La sauge officinale est une plante bien connue de tous et souvent cultivée dans les jardins.
Elle affectionne les lieux secs et arides.
Ces feuilles permettent de réaliser un vin apéritif aromatisé.

« - Ave, Caius Publius, c’est un réel plaisir de te recevoir dans mon humble domus, allonge-toi et viens prendre un rafraîchissement avant que nous ne causions boutique.
- Avec Plaisir, Ô Marcus Sextius, mon ami, mais, s’il te plaît, quelque chose de léger, j’ai peur d’avoir quelque peu abusé du Falerne Opimien (prétendument de cent ans d’âge) à l’orgie de Petronius hier…

- Je vois ce qu’il te faut, quelque chose de doux et digestif à la fois pour reposer tes entrailles et chasser la sciure de bois qui encombre ta langue, je vais faire préparer de ce pas une jarre de Vinum salviae, car, tu le sais, il n’est jamais si bon que préparé extemporanément, c’est l’affaire d’une fraction de clepsydre ! Et, en attendant grignote quelques-uns de ces petits pains qu’affectionnait ce vieux ronchon de Caton, ils sont parfumés au silphion… »

(reconstitution « maison » d’un dialogue antique).

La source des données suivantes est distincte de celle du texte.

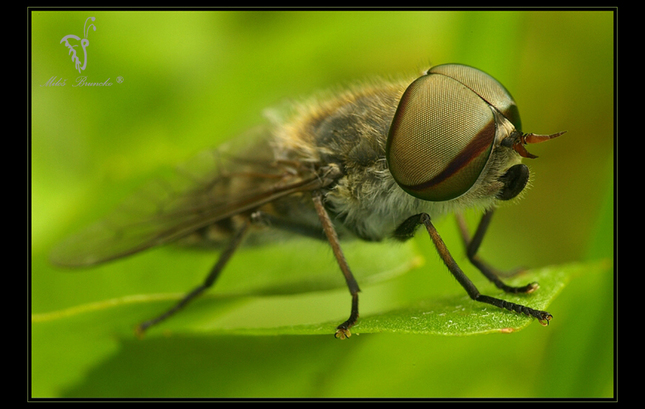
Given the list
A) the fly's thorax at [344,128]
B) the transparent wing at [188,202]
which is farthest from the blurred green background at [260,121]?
the fly's thorax at [344,128]

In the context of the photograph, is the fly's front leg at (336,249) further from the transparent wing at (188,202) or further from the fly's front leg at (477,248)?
the fly's front leg at (477,248)

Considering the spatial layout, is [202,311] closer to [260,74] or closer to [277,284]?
[277,284]

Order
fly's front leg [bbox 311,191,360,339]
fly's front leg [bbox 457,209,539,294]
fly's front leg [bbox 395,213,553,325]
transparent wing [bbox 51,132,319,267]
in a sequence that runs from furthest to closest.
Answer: transparent wing [bbox 51,132,319,267] < fly's front leg [bbox 457,209,539,294] < fly's front leg [bbox 311,191,360,339] < fly's front leg [bbox 395,213,553,325]

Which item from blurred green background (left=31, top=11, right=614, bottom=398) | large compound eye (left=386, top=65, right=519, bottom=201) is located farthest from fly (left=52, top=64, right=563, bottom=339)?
blurred green background (left=31, top=11, right=614, bottom=398)

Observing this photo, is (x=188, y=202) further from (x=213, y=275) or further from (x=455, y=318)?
(x=455, y=318)

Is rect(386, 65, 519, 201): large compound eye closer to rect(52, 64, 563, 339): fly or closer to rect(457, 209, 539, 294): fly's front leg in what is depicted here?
rect(52, 64, 563, 339): fly

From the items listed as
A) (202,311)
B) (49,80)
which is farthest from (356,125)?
(49,80)
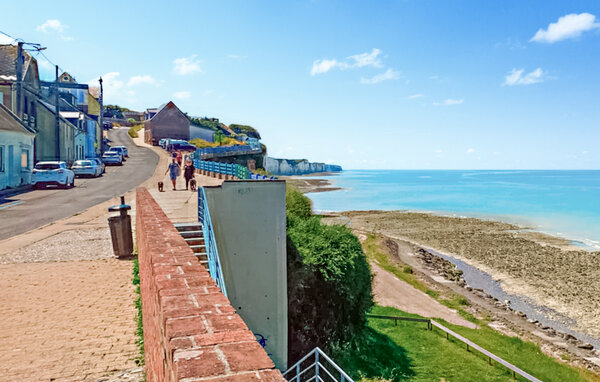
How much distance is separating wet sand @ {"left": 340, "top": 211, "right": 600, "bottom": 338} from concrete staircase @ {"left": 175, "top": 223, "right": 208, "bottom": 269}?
74.7 feet

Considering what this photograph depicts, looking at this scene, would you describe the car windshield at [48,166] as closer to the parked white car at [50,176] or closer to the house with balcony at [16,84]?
the parked white car at [50,176]

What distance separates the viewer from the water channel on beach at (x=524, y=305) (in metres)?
21.9

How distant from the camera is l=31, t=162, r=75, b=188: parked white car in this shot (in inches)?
1123

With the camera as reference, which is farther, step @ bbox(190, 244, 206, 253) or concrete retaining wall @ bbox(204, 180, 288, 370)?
concrete retaining wall @ bbox(204, 180, 288, 370)

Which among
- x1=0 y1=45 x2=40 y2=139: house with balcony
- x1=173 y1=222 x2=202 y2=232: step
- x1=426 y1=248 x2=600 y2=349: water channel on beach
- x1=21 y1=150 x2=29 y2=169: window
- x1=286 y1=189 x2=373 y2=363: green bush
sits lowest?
x1=426 y1=248 x2=600 y2=349: water channel on beach

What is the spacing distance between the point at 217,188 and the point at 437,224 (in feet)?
164

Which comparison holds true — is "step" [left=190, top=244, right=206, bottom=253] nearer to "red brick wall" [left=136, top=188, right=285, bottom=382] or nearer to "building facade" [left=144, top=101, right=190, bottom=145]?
"red brick wall" [left=136, top=188, right=285, bottom=382]

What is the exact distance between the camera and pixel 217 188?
42.0 feet

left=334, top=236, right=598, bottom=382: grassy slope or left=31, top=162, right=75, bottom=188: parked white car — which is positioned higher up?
left=31, top=162, right=75, bottom=188: parked white car

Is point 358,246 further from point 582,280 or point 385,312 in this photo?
point 582,280

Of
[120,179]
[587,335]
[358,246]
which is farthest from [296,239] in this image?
[120,179]

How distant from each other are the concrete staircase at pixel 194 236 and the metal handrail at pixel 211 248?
255mm

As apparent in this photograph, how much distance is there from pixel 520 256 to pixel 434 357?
83.4ft

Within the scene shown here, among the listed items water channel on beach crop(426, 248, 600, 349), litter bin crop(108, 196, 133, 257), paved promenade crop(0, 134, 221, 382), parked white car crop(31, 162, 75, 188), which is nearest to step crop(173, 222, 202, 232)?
paved promenade crop(0, 134, 221, 382)
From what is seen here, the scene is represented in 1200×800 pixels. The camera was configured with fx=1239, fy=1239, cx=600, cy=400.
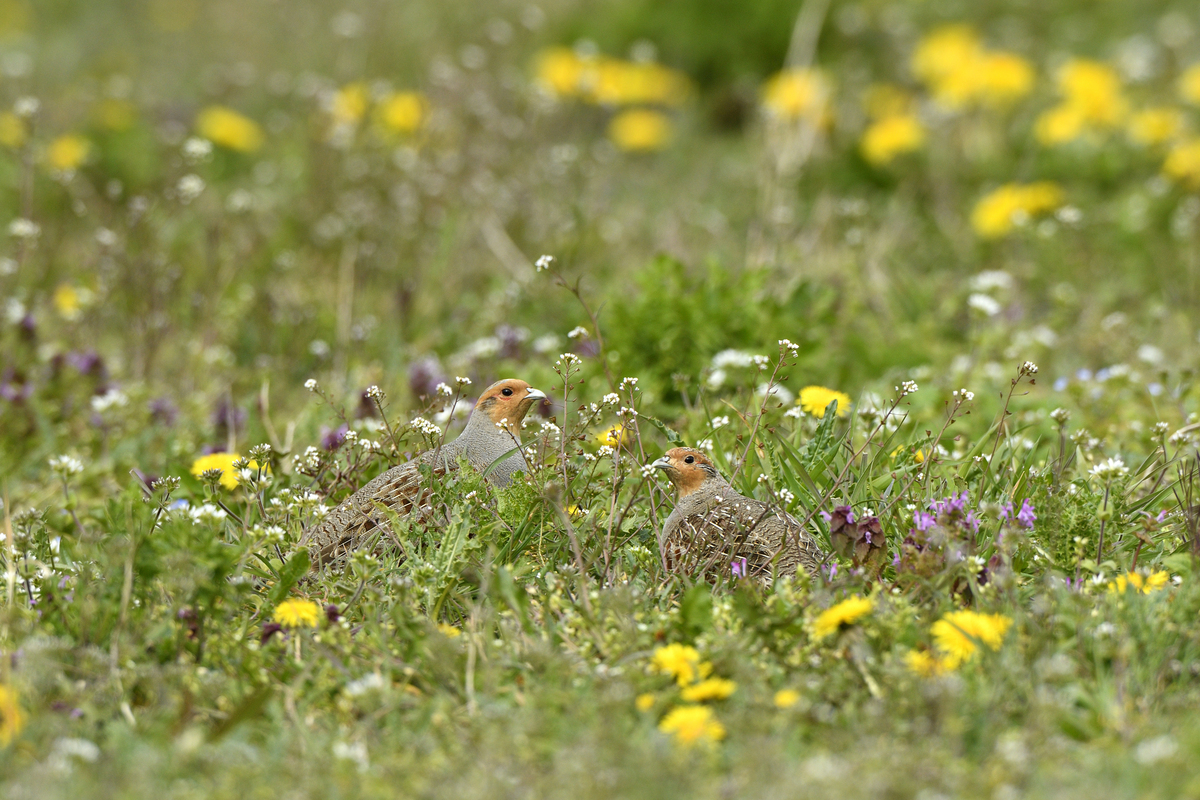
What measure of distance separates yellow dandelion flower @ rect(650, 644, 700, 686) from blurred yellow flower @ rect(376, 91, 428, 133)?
5.88 metres

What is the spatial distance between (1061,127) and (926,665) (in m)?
6.17

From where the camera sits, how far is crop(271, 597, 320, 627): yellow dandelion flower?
305cm

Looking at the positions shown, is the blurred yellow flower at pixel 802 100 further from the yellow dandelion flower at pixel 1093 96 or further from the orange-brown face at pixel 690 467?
the orange-brown face at pixel 690 467

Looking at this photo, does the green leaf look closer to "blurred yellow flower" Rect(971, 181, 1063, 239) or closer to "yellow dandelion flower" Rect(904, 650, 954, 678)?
"yellow dandelion flower" Rect(904, 650, 954, 678)

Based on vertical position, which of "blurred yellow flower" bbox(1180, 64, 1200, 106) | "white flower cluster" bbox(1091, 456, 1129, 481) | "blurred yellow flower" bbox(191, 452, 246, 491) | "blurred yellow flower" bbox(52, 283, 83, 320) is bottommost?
"white flower cluster" bbox(1091, 456, 1129, 481)

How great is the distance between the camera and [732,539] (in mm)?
3361

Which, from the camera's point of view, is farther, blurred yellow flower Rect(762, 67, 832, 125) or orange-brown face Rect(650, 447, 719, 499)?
blurred yellow flower Rect(762, 67, 832, 125)

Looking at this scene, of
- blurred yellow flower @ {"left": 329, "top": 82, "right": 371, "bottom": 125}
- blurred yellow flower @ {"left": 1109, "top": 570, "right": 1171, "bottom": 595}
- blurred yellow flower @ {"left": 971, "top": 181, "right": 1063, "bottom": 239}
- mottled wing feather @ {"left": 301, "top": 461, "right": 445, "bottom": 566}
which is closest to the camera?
blurred yellow flower @ {"left": 1109, "top": 570, "right": 1171, "bottom": 595}

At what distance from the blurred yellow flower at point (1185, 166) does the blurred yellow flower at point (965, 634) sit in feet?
17.6

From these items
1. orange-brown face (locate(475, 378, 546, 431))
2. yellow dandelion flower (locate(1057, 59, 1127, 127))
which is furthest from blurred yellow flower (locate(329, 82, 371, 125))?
Result: yellow dandelion flower (locate(1057, 59, 1127, 127))

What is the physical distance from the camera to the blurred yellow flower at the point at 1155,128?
7.80 meters

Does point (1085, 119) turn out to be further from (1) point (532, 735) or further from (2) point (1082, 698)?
(1) point (532, 735)

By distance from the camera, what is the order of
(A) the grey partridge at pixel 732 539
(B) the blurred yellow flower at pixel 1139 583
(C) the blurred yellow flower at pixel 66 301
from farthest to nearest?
(C) the blurred yellow flower at pixel 66 301 < (A) the grey partridge at pixel 732 539 < (B) the blurred yellow flower at pixel 1139 583

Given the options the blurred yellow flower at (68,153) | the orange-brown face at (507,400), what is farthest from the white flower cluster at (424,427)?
the blurred yellow flower at (68,153)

C’est de sauge qu’il est question cette fois-ci, Pas de Salvia sclarea, ni de S. pratensis (encore que…) mais de Salvia officinalis, la plus parfumée de nos sauges indigènes, celle-là même sans qui les saltimbocche alla romana n’existeraient pas.
Sur le plan botanique, Salvia officinalis est une Lamiacée typique. Sous-arbrisseau buissonnant de 30 à 90 cm de haut, à racine pivotante et à tiges quadrangulaires dressées velues (ligneuses à la base et herbacées à leur extrémité). Les feuilles sont opposées, pétiolées, grandes et lancéolées, de couleur vert blanchâtre très finement crénelées et recouvertes de poils blancs laineux. Les fleurs, de couleur bleu-violacé, sont groupées (par 3 à 6, en verticille) en épis lâches terminaux et comportent un calice bilabié avec une longue corolle à deux lèvres, dont l'inférieure est trilobée. Il en existe plusieurs cultivars dont les plus courants arborent des feuillages panachés comme Salvia offiicinalis ‘Tricolor’ ou ‘Icterina’.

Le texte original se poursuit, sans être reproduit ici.